Where the line with "Die verzauberte Weihnachtsmütze (ebook)" appears below, start writing out lines exactly, and finish with the line with "Las dosis varían", which is included; write out nothing else.

START The data

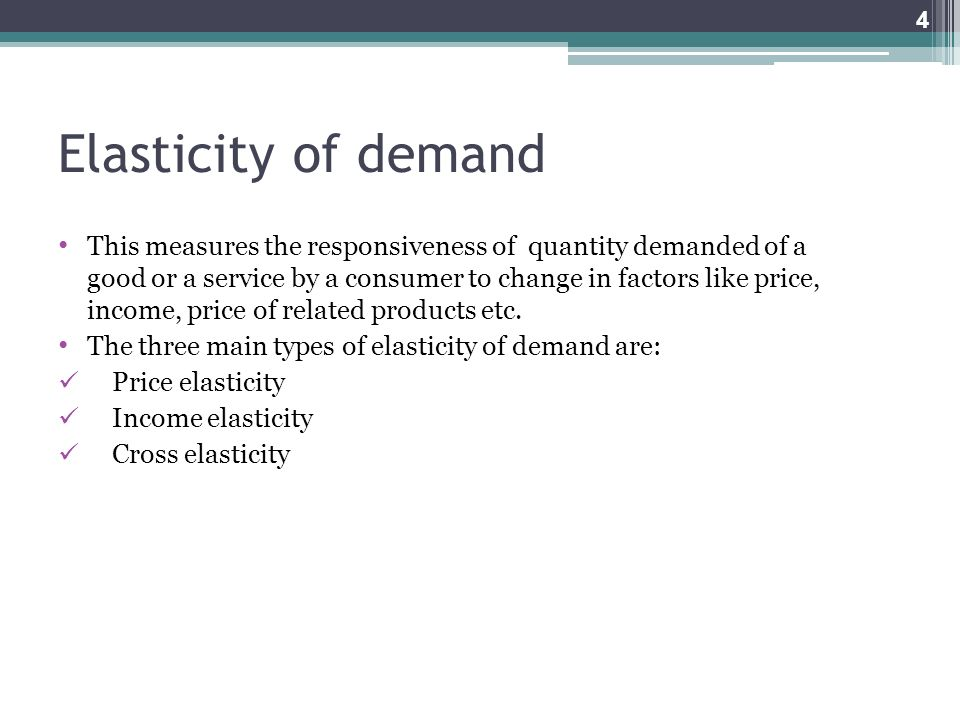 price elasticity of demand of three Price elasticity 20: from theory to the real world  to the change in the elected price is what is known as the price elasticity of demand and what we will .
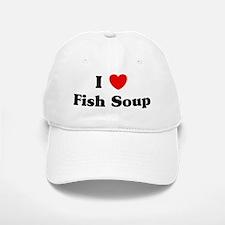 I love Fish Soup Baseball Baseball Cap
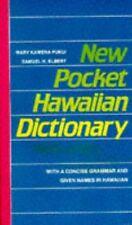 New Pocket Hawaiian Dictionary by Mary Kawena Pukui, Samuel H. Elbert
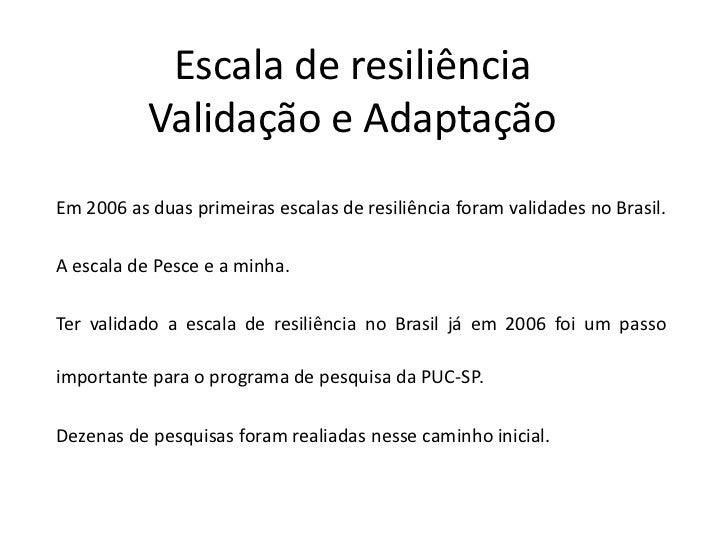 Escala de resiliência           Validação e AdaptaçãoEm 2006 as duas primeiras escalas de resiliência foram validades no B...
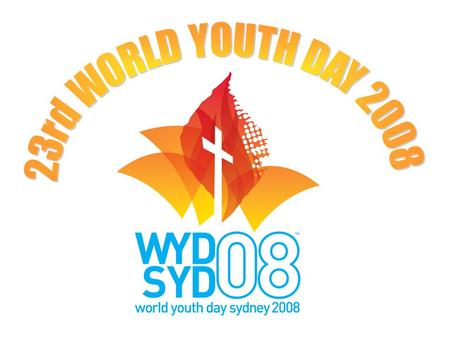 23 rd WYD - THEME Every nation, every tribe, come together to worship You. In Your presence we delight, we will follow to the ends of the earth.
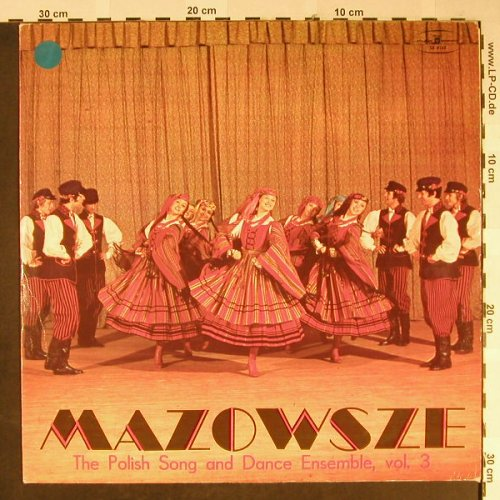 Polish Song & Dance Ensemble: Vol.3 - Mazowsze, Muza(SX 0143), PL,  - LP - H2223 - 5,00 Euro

END The data
START The data

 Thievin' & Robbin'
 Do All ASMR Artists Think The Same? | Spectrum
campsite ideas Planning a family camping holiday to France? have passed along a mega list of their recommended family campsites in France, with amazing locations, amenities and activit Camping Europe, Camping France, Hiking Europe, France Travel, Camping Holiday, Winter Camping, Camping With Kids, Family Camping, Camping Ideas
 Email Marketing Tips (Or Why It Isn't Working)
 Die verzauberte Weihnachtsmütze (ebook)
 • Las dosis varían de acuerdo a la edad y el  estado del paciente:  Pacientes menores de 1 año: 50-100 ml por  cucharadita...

END The data

• **Response area**:
 Die verzauberte Weihnachtsmütze (ebook)
 • Las dosis varían de acuerdo a la edad y el  estado del paciente:  Pacientes menores de 1 año: 50-100 ml por  cucharadita...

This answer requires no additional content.